I write software in various languages, but my two favorites are Go and Common Lisp. Go for what is not possible, Common Lisp for what is. Most of my personal projects are in Common Lisp because it allows one person to go farther, faster, and back-fill those things with safety checks like typing.

It's for this reason I use StumpWM as my window manager (although I used i3 for a long time). Because it's written in Common Lisp, I can modify it pretty extensively.

I use Firefox as my browser (although I keep experimenting with Next to see if it's ready for me). I like to support browsers other than Chrome both because increasingly it seems like Google doesn't have my best-interests in mind, and because I don't want to end up where we were in the 90s with one company controlling the web. I try to remain cognizant that Mozilla is also a for-profit company and also may not always have my best interests in mind.

For communication, I have consolidated to Matrix and Signal. I prefer Matrix, but it's a newer project, and Signal provides an experience more like SMS for the people in my life for whom technology is not an emphasis. Matrix is nice because it's a decentralized protocol which aims to have bridges into other messaging ecosystems. This means that I can use a client that best suits me, control where my data lives, and still engage with people who aren't using Matrix.

What would be your dream setup?

I believe in the philosophy of supporting protocols, not apps. Protocols allow us to create clients that work for the users, and create servers we can run ourselves. I also believe in Steve Job's philosophy that a computer should be a bicycle for the mind – that it should help us to think. Today, computers have become appliances for most people: we don't understand how they work, but we expect them to. This part is great, and we should continue pushing into this space. Unfortunately, it seems as though not many people take advantage of their computers as bicycles.

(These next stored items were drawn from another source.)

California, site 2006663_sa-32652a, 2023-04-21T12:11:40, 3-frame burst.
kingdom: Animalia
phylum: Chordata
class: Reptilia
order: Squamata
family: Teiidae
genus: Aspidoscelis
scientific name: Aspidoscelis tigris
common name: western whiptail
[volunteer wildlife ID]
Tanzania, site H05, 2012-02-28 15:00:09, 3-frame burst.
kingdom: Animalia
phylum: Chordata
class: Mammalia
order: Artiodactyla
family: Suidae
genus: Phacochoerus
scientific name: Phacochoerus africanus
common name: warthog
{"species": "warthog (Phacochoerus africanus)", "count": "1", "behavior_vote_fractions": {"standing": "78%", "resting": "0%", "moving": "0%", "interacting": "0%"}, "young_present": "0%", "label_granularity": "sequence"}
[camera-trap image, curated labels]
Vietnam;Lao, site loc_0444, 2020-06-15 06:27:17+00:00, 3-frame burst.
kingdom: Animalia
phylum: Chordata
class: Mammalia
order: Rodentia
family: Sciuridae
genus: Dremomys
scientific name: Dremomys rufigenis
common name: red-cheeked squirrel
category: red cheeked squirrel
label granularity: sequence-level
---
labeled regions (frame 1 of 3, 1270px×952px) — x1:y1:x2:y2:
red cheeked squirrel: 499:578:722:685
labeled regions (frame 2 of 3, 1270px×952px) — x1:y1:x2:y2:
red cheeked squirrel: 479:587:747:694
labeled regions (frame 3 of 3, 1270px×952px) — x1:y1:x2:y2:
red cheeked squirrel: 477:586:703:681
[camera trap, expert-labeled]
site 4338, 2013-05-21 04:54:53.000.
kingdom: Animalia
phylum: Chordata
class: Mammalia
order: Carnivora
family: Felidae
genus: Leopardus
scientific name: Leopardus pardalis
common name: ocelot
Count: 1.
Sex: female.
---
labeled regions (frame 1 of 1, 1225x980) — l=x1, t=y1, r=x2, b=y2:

My dream setup would be a computing appliance – one which, like TVs – most have in their home. This appliance would plug directly into the internet and then provide seamless services to the people that lived there: email, messaging, storage, a VPN, a desktop environment, etc. It could be expanded by purchasing additional units which would use something like PCIe and Plan 9 to expand its resources (maybe you have a gamer in the family so you buy one with a good GPU). Adding additional instances of the appliance would somehow provide fault tolerance in case one of the other instances went down.

People would interface with this appliance with peripherals (e.g. a watch) suitable to what they needed to do. They would not need to own what we colloquially consider a "computer", nor a screen. Instead they would use augmented reality glasses that displayed windows from a remote session running on the appliance (John Gage's "the network is the computer" idiom). Let's throw some haptic gloves in there as a hand-wavey (literally) way of performing input.

And finally, all of this should have open protocols, and be controllable both through a simple, clear, interface, defined in a programming language which is also exposed. The interface keeps things in the "appliance" zone, and exposing the programming language it is written in nudges people to modify their environments to better suit their needs, as Emacs, spreadsheets, and HTML do. This is the philosophy of users being indistinguishable from programmers. This would allow people to begin using their computers more like bicycles and less like washing machines. Both are useful, but bicycles can take you places!